More questions than answers
When HIP 67522 was found, it was the youngest known planet orbiting so close to its host star. Since then, astronomers have spotted a couple of similar systems and there are probably dozens more in the nearby Universe. Ekaterina and her team are keen to take a closer look at these unique systems with TESS, Cheops and other exoplanet missions.
“I have a million questions because this is a completely new phenomenon, so the details are still not clear,” she says.
“There are two things that I think are most important to do now.

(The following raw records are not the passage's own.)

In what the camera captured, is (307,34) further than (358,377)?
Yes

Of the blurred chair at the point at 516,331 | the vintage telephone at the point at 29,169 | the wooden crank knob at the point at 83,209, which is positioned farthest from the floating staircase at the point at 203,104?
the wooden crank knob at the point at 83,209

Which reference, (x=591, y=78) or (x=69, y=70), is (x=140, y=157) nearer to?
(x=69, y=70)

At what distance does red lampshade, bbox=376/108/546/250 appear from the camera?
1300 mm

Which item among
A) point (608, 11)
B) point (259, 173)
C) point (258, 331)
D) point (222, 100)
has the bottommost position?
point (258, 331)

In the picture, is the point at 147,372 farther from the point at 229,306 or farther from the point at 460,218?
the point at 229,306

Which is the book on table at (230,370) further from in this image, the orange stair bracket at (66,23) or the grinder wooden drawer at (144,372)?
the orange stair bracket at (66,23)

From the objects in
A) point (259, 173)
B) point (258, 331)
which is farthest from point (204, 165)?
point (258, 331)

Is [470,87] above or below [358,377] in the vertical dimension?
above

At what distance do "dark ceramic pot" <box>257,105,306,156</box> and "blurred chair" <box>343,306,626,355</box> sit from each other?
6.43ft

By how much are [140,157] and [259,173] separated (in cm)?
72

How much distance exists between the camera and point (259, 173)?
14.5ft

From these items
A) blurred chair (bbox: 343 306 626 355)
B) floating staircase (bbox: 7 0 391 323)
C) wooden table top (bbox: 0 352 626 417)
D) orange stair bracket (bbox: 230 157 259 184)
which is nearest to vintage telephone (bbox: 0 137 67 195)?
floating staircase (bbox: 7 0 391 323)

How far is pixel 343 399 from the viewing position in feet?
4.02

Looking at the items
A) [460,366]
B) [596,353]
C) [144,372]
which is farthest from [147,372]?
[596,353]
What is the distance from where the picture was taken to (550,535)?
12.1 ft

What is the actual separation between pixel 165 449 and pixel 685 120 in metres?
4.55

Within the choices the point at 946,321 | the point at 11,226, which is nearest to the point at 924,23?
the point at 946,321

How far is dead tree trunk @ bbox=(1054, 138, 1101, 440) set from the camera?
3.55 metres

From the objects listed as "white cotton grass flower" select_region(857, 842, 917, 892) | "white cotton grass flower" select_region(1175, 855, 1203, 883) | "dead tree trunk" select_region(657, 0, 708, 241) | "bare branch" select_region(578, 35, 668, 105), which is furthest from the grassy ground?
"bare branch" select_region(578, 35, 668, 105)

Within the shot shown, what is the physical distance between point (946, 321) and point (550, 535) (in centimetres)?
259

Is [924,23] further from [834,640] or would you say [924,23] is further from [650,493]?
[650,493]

The first is to follow up in different wavelengths (Cheops covers visible to near-infrared wavelengths) to find out what kind of energy is being released in these flares – for example ultraviolet and X-rays are especially bad news for the exoplanet.
“The second is to find and study other similar star-planet systems; by moving from a single case to a group of 10–100 systems, theoretical astronomers will have something to work with.”
Maximillian Günther, Cheops project scientist at ESA, is excited to see the mission contributing to research in a way that he never thought possible: “Cheops was designed to characterise the sizes and atmospheres of exoplanets, not to look for flares. It’s really beautiful to see the mission contributing to this and other results that go so far beyond what it was envisioned to do.”
Looking further ahead, ESA’s future exoplanet hunter Plato will also study Sun-like stars like HIP 67522. Plato will be able to capture much smaller flares to really give us the detail that we need to better understand what is going on.